> **EXCERPT TO READ**:
Hi,
Is there a way to disable initialization of my tensor C in the te.compute or a way to initialize the variable C in my program before calculating with te.compute ?
Out = te.compute(
(batch_size, out_channels, out_h, out_w),
lambda batch, out_channels, yy, xx: te.sum(
A[batch, axe_in_channels, yy * stride_h + axe_kernel_h * dilation_h, xx * stride_w + axe_kernel_w * dilation_w]* W[out_channels, axe_in_channels, axe_kernel_h, axe_kernel_w],
axis=[axe_in_channels, axe_kernel_h, axe_kernel_w],)
)
As you can see below when I do print(tvm.lower(…)) there is an initialization, I would like to do a loop permutation and this initialization prevents me from doing what I want.
Cannot find config for target=llvm -keys=cpu -link-params=0 -mcpu=core-avx2, workload=('conv2d_ttile_', 1, 56, 56, 128, 128, 3, 3, 1, 1, 1, 1, 1, 1). A fallback configuration is used, which may bring great performance regression.
primfn(A_1: handle, W_1: handle, compute_1: handle) -> ()

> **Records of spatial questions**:
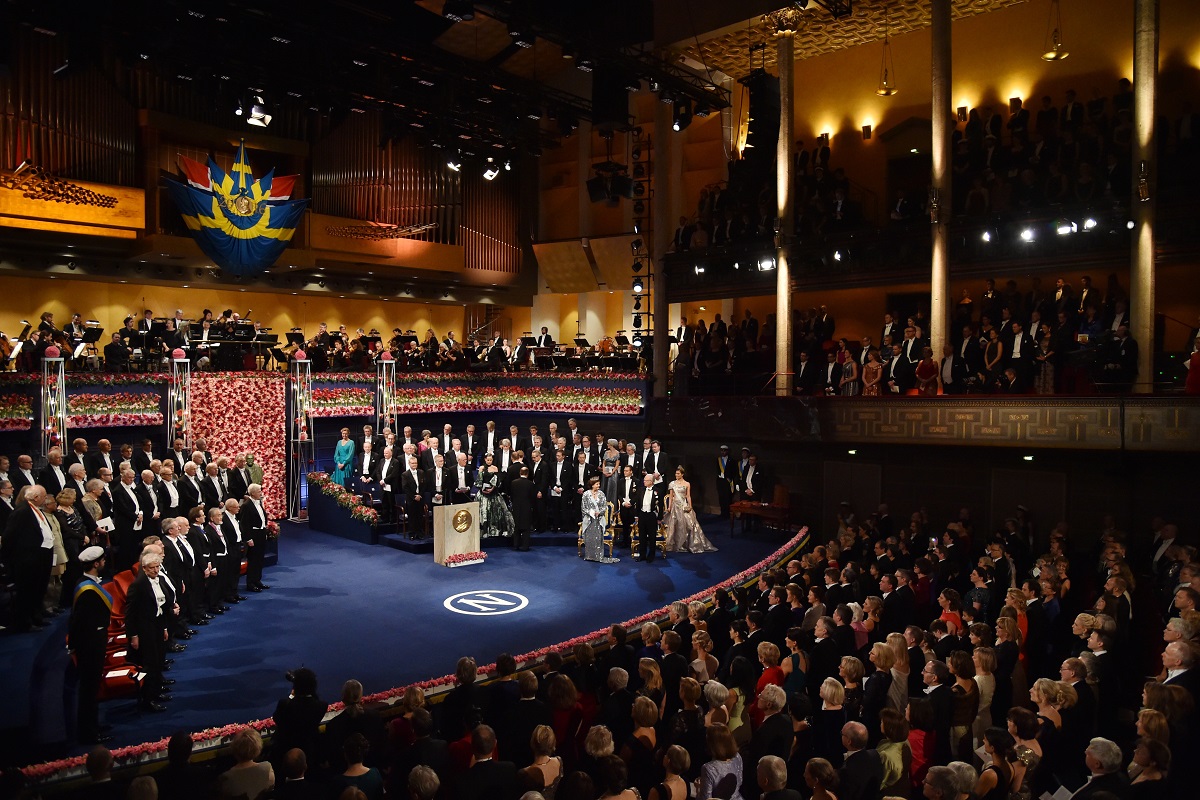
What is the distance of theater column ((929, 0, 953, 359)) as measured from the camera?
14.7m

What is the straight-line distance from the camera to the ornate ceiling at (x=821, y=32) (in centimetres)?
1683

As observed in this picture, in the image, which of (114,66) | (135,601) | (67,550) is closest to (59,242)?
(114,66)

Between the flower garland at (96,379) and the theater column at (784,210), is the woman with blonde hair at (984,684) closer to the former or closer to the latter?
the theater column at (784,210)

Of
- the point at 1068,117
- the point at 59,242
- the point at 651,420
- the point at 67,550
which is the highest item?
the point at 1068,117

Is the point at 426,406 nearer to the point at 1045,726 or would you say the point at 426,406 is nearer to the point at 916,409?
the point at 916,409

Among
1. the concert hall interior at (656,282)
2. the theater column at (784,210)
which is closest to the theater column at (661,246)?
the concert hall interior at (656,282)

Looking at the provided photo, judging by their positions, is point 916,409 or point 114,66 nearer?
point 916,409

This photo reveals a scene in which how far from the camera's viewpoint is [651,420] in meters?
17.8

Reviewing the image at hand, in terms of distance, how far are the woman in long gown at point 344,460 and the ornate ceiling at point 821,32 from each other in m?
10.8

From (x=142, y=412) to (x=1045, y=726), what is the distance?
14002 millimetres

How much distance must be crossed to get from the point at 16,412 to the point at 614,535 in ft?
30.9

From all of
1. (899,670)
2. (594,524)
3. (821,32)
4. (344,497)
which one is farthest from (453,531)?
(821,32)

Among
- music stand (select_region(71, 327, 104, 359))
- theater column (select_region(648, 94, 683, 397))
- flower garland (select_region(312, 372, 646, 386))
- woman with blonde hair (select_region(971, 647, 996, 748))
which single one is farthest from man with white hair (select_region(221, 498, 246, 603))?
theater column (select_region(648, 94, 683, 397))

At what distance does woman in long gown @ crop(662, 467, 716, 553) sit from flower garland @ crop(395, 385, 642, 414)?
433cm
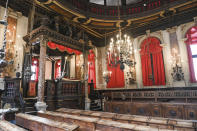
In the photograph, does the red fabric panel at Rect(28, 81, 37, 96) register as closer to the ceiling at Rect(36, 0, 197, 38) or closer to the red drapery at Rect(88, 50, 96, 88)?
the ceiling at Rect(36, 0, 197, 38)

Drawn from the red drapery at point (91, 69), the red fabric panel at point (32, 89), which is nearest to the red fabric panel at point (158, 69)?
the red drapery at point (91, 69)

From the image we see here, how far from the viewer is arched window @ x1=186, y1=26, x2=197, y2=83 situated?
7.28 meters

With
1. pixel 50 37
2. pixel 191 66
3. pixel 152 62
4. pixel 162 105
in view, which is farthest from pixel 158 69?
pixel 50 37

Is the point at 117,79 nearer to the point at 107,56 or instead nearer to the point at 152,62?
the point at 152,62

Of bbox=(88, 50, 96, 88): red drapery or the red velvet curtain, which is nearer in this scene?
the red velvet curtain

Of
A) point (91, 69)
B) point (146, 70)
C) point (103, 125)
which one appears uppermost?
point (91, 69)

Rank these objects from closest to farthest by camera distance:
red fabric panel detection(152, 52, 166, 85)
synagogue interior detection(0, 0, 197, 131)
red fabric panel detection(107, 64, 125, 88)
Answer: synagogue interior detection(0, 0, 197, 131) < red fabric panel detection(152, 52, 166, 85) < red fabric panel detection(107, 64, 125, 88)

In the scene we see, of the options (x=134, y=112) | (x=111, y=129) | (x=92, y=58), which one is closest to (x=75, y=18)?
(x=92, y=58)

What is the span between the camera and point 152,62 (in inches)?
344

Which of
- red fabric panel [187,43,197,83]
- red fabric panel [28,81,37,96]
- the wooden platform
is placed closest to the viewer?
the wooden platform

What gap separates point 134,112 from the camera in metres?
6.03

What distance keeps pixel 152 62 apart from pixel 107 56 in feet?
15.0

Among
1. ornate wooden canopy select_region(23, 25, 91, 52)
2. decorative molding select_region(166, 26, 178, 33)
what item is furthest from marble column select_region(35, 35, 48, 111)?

> **EXERCISE SET**:
[1] In the TVM forum post, list every dimension in the shape tuple passed as the first argument to te.compute.
[2] According to the TVM forum post, what does the poster want to do that the initialization stops them from doing?
[3] Carry on the TVM forum post from the point where it stops.

> **RESPONSES PER TASK**:
[1] batch_size, out_channels, out_h, out_w

[2] A loop permutation.

[3]
attr = {"global_symbol": "main", "tir.noalias": True}
buffers = {compute: Buffer(compute_2: Pointer(float32), float32, [1, 128, 56, 56], []),
W: Buffer(W_2: Pointer(float32), float32, [128, 128, 3, 3], []),
A: Buffer(A_2: Pointer(float32), float32, [1, 128, 58, 58], [])}
buffer_map = {A_1: A, W_1: W, compute_1: compute} {
for (out_channels: int32, 0, 128) {
for (yy: int32, 0, 56) {
for (xx: int32, 0, 56) {
compute_2[(((out_channels*3136) + (yy*56)) + xx)] = 0f32
for (axe_in_channels: int32, 0, 128) {
for (axe_kernel_h: int32, 0, 3) {
for (axe_kernel_w: int32, 0, 3) {
compute_2[(((out_channels*3136) + (yy*56)) + xx)] = ((float32*)compute_2[(((out_channels*3136) + (yy*56)) + xx)] + ((float32*)A_2[(((((axe_in_channels*3364) + (yy*58)) + (axe_kernel_h*58)) + xx) + axe_kernel_w)]*(float32*)W_2[((((out_channels*1152) + (axe_in_channels*9)) + (axe_kernel_h*3)) + axe_kernel_w)]))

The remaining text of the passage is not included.